An azimuthal map projection is a map projection where the globe is projected onto a flat plane tangent to the globe at a specific point, or onto a plane parallel to the plane containing a great circle.
This type of projection is characterized by the fact that it preserves directions (azimuths) from a central point. Imagine placing a piece of paper flat against one point on a globe and projecting the Earth's surface onto it. The point where the paper touches the globe becomes the center of the projection.
Key Characteristics
- Central Point: Azimuthal projections are always centered on a specific point on the Earth (like a pole or a city).
- True Directions: Directions (azimuths) from this central point are shown correctly on the map.
- Distortion: Distortion increases away from the central point. What is preserved or distorted (areas, shapes, distances) depends on the specific type of azimuthal projection.
Example: The Azimuthal Equidistant Projection
As stated in the provided reference: The azimuthal equidistant projection is an azimuthal map projection.

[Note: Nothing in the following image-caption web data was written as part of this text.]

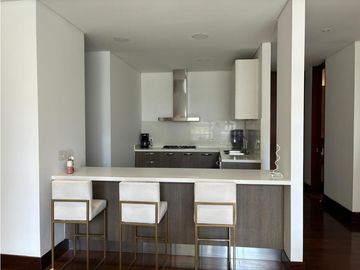 Moderno apartamento para arriendo en Chicó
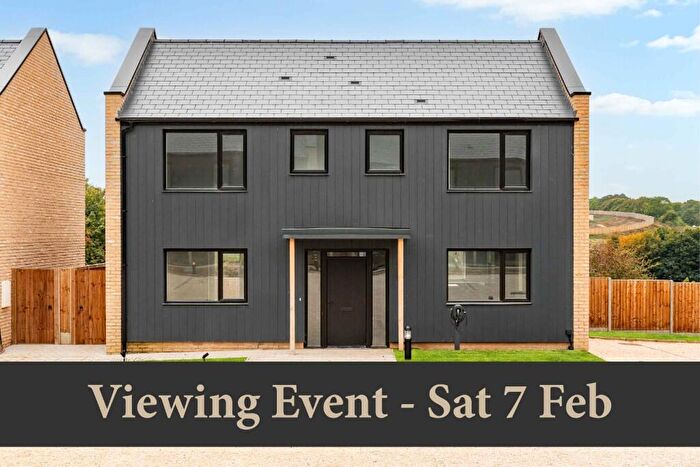 4 Bedroom Detached House For Sale In Farnham Road, Bishop's Stortford, Hertfordshire, CM23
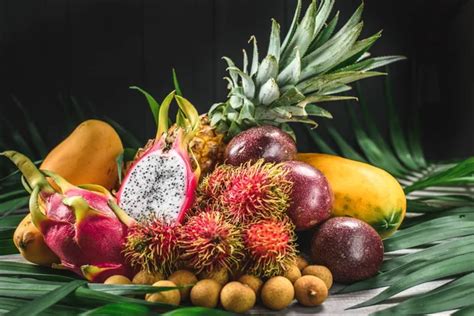 fruits tropicaux variés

It has particularly useful properties:
- Correct Distances: All points on the map are at proportionally correct distances from the center point.
- Correct Azimuths: All points on the map are at the correct azimuth (direction) from the center point.
This makes the azimuthal equidistant projection especially useful for applications where understanding directions and distances from a single location is critical, such as plotting airline routes or showing the view from a pole.
How They Work
While the specifics vary, the core idea involves projecting points from the Earth's surface onto a plane. The perspective point for the projection can be at the center of the Earth, at the antipodal point, or even at infinity, leading to different azimuthal variants. The plane is typically tangent at the chosen central point, but it can also be a cutting plane or a parallel plane in some mathematical definitions.
Common Azimuthal Projections
Although there are many variations, here are a few common types:
| Projection Name | Property Preserved from Center Point | Other Properties | Typical Use Cases |
|---|---|---|---|
| Azimuthal Equidistant | Distance and Azimuth | Areas/Shapes distorted | Flight paths, seismic maps, radio communication |
| Azimuthal Equal-Area | Azimuth (from center) | Areas preserved | Distribution maps, representing hemispheres |
| Gnomonic | Azimuth (from center) | Great Circles as Straight Lines | Navigation, seismology |
| Stereographic | Azimuth (from center), Conformality (locally) | Shapes preserved (locally) | Mapping polar regions, geological mapping |
Note: While Azimuthal Equal-Area, Gnomonic, and Stereographic projections preserve azimuths from the center point, they differ in what other properties they preserve.
For a broader look at how different projections represent the Earth, you can explore resources on map projections.
Practical Insights
- Azimuthal projections are often used for mapping polar regions, hemispheres, or showing relationships (like distances and directions) from a specific point of interest.
- The distortion away from the center point means that areas far from the center appear stretched or compressed depending on the specific projection type.
Understanding the central point and the properties preserved from that point is key to interpreting maps made with azimuthal projections.